* _SELECTED TEXT_
BEGIN

Research Tips

Objective: Investigating

Researching - Make sure to get help with your research skills throughout the process. This is the skill where most students struggle. We have found that the more time a student spends in this phase, the more successful, meaningful.

I always suggest starting by exploring issues thoroughly. Read as much as you can about the issue, talk to everyone you know about the issue, you never know who might know someone or something about it. Someone asked Cesar Chavez about how he started organizing people and he said he just talks to one person at a time, then another, then another. Start by "trying on" or "swimming" through the topic. Dive in and read as much as you can. View videos about the topic. Read, read, read, before you decide on the exact issue you want to focus on. You may change your mind a few different times. That's ok, that's why I always suggest at least a week or topic swimming or topic shopping.

Once you decide on your issue, topic, or community need then think about what you need and want to find out about it. What are the numbers behind the issue? How do you know these statistics are reliable, valid, and current? Who said it? Who are the experts? What's been done before? What still needs to be done? What is a unique way to address the problem?

Primary Resources

Original research attempts to answer important questions that haven't been asked or answered before. Original research is important and can include:

  • surveys
  • first person interviews
  • field notes
  • observations, etc.

Interview people who have experienced the issue first-hand.

Design a way to collect data to answer questions such as:

  • How many seagulls on average come to campus every day to trash our lunch-court?
  • How many students wear their helmets to school?
  • How many students have experienced homelessness in their life?
  • What is the most memorable unit for students in three years at PB Middle?
  • Which yards within a mile of PB Middle meet criteria for winning an Ocean Friendly Garden award?
  • How much water can we potentially capture from a given surface at PB Middle School?
  • How much food do we throw away every day at PB Middle?
  • What are the issues most important to PB Middle students?

Secondary Resources

If you are searching for information that's already been published or created, secondary resources, make sure to find reliable, authoritative, credible, current resources.

Interviewing experts in the field is a great way to find out more about the issue and make connections with organization and groups in the community.

Read information available and organized in advertising free, academic district databases at (user: sandi1 password; library).

  • ELibrary is great for topic overview such as civil rights; child labor; global warming
  • SIRS Issues Research is used for issues that have two sides such as alternative medicine, college education, animal experimentation, gun control, elections, bioethics, renewable energy
  • Teen Health and Wellness Resource Center: for teen health issues, GLBTQIA resources


  • Open up a Google Doc as your Process Journal
  • Keep track of EVERYTHING that you research in YOUR PROCESS JOURNAL, even if you think you don't need it.
  • Have someone look at your statistics to see if they make sense. Use common sense when reporting numbers.
  • Careful using the words "everyone", "all", "everybody", "it's a fact that...", "women in San Diego...". Don't say something is fact, when it may or may not be true for everyone, everybody, or even a small group. BE CAREFUL WITH NUMBERS.. Exact numbers are rarely correct. Use:
    • it is believed that...,
    • my research indicates that more than 20 people have had their lunch stolen by seagulls in the past six months
    • At least 10 people reported...
    • Many people experienced...
    • Some people believed..
  • Save notes, photos, graphs, maps, drawings, summaries IN YOUR PROCESS JOURNAL
  • If you interview someone remember to take a picture with them and take notes of what you asked and learned. Ask them permission to share the photo and the interview.
  • Email relevant articles to yourself so you have them to refer to or cite later. Always keep a record of all of the articles you read and notes and citations to use later.
  • If a statistic doesn't sound correct, don't share it, post it, or put it in your presentation. RULE of THREE says that a statistic is more reliable if it can be verified by or in three different credible, and authoritative, trustworthy resources.
  • Save everything in your bibliography and then if you don't use it, take it out later.
  • Each time you talk with your team, advisor, project coordinator, or interview anyone, keep a summary of what was said and by whom.

END

Name every academic district database that the research tips list.

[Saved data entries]
BEGIN

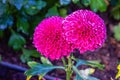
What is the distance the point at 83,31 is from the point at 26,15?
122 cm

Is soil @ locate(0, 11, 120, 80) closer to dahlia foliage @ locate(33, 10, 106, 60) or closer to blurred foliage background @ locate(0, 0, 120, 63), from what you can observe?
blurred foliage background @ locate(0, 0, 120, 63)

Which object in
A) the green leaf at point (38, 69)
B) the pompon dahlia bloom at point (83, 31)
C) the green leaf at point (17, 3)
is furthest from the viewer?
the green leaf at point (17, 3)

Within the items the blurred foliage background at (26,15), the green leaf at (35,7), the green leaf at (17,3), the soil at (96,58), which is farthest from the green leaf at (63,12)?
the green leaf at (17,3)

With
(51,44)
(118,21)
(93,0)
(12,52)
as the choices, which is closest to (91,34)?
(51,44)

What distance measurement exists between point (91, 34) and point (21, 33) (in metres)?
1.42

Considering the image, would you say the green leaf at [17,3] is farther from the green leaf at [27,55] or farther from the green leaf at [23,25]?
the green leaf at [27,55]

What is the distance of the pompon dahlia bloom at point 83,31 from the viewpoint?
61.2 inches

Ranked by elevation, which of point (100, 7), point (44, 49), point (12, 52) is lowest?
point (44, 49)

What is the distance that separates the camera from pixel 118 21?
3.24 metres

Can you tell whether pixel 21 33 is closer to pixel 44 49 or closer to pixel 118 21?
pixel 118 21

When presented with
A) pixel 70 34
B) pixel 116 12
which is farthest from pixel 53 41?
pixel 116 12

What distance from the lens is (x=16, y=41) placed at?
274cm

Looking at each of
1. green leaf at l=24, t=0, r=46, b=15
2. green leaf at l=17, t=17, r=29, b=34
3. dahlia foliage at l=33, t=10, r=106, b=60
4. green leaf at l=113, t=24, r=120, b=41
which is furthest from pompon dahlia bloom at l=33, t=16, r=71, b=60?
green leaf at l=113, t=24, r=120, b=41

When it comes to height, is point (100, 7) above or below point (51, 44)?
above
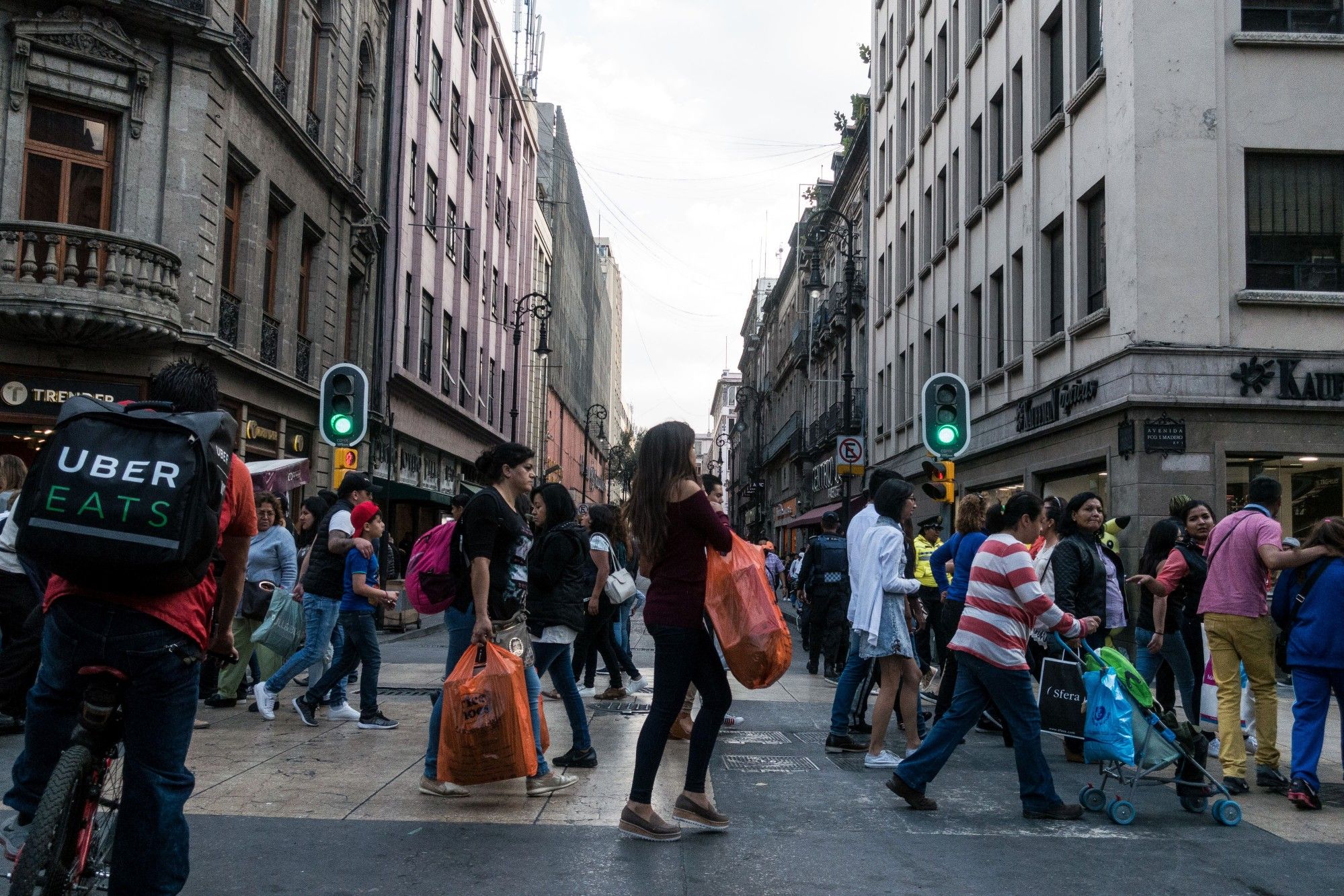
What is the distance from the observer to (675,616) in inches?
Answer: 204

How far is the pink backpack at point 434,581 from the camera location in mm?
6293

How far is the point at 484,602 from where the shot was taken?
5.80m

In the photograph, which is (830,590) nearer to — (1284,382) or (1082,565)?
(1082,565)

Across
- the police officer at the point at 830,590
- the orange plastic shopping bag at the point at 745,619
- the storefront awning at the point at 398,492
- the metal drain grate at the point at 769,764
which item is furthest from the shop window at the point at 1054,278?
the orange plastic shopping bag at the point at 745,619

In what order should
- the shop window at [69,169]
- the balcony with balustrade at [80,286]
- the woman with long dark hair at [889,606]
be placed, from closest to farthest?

END

* _PROBLEM SOLUTION_
ELibrary, SIRS Issues Research, Teen Health and Wellness Resource Center